[Provided information Boundary: Start]

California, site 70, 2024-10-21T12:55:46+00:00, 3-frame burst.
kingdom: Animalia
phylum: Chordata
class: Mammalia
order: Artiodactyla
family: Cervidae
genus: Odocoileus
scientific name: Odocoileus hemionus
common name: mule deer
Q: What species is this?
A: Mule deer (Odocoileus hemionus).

[Provided information Boundary: End]
[Provided information Boundary: Start]

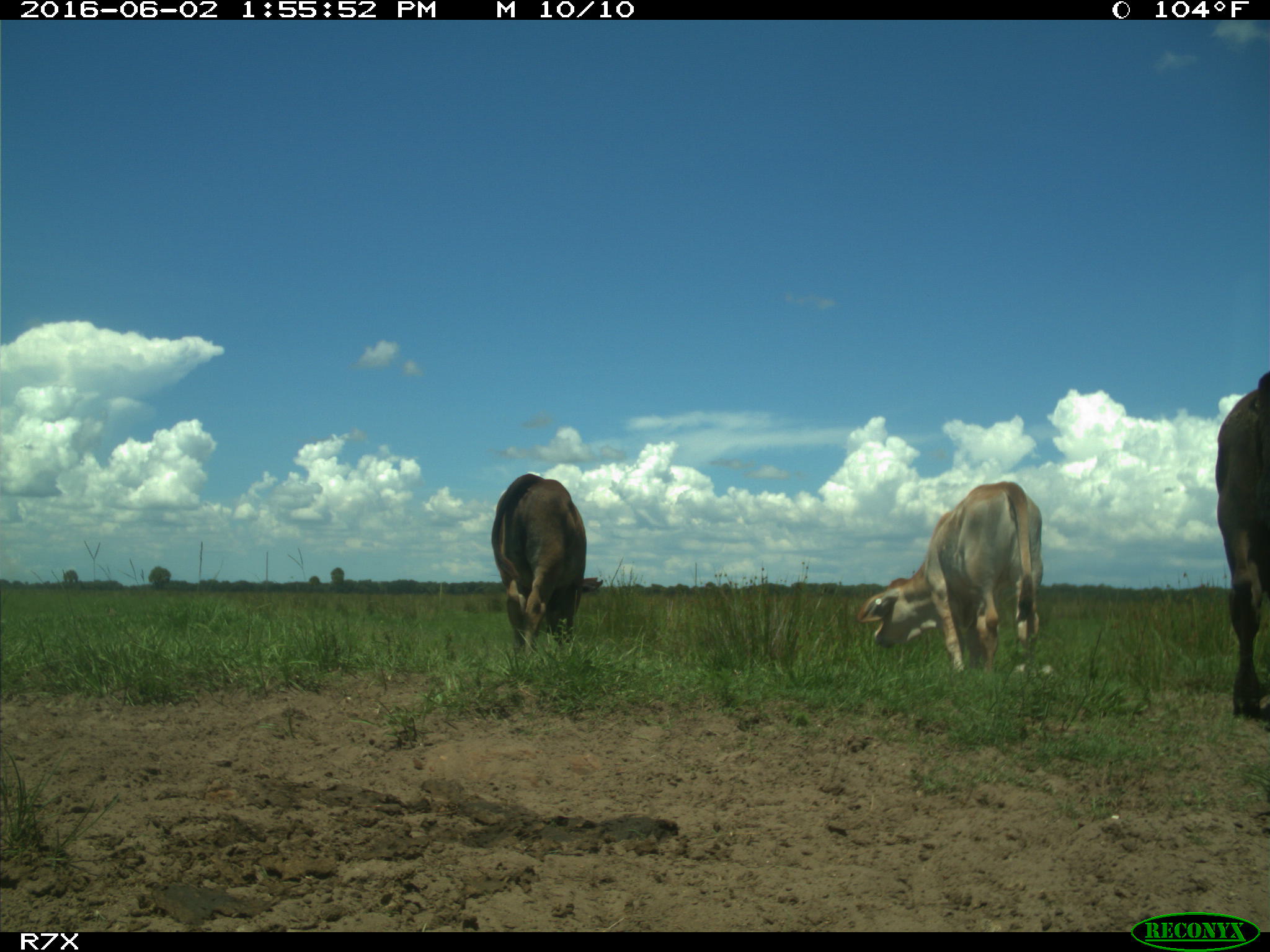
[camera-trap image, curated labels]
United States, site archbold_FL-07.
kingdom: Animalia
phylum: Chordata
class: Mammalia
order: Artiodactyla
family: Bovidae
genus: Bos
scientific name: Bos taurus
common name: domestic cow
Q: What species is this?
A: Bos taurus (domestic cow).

[Provided information Boundary: End]
[Provided information Boundary: Start]

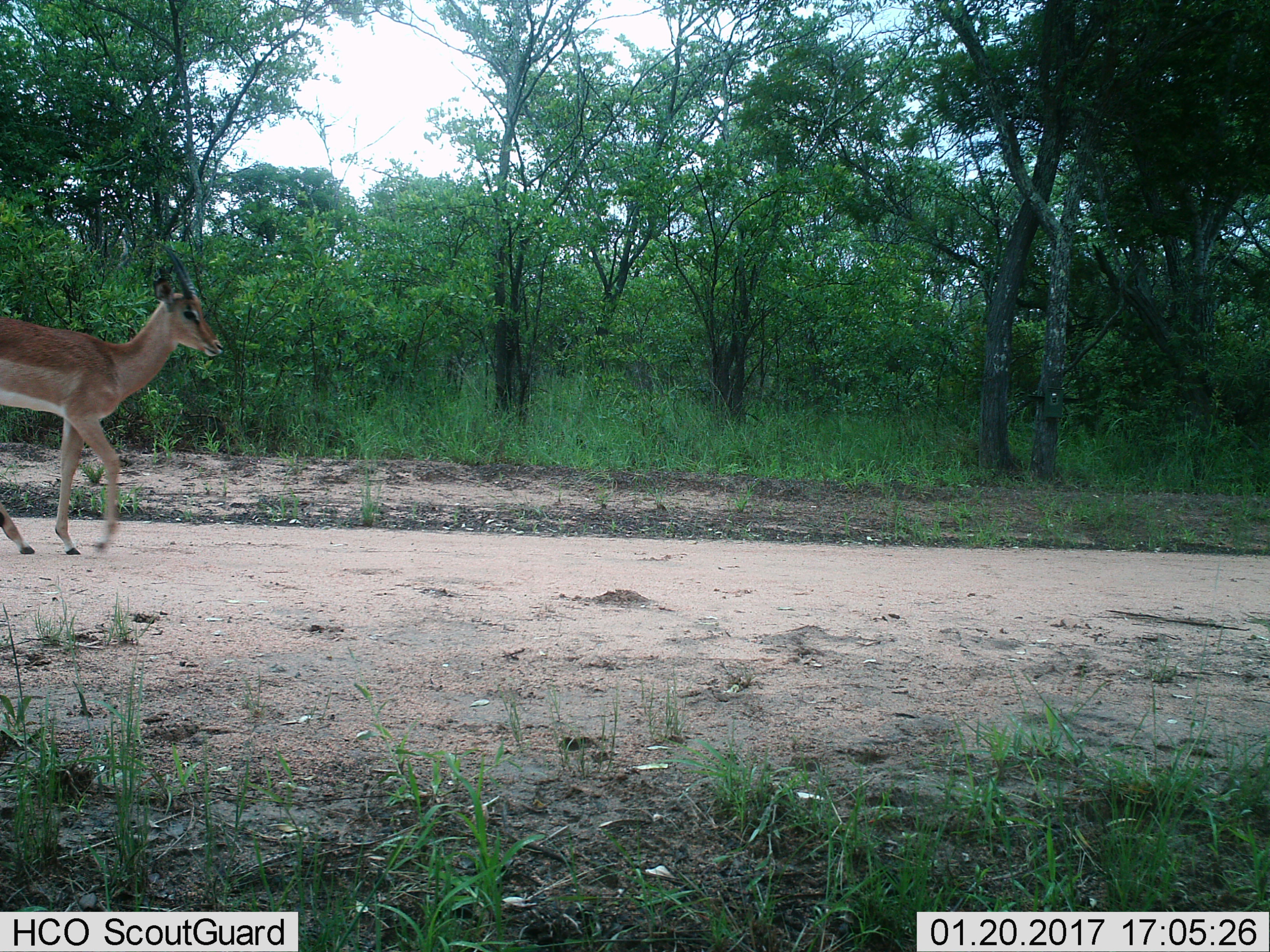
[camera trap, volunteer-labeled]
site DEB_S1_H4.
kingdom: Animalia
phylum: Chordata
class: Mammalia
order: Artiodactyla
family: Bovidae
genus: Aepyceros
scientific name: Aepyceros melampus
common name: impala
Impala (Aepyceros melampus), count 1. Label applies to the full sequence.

[Provided information Boundary: End]

- [Work instructions] Which lines above run from the one containing "California, site 70, 2024-10-21T12:55:46+00:00, 3-frame" to the one containing "A: Mule deer (Odocoileus hemionus)."? Give them again exactly, both ends included.

- [Written answer]
California, site 70, 2024-10-21T12:55:46+00:00, 3-frame burst.
kingdom: Animalia
phylum: Chordata
class: Mammalia
order: Artiodactyla
family: Cervidae
genus: Odocoileus
scientific name: Odocoileus hemionus
common name: mule deer
Q: What species is this?
A: Mule deer (Odocoileus hemionus).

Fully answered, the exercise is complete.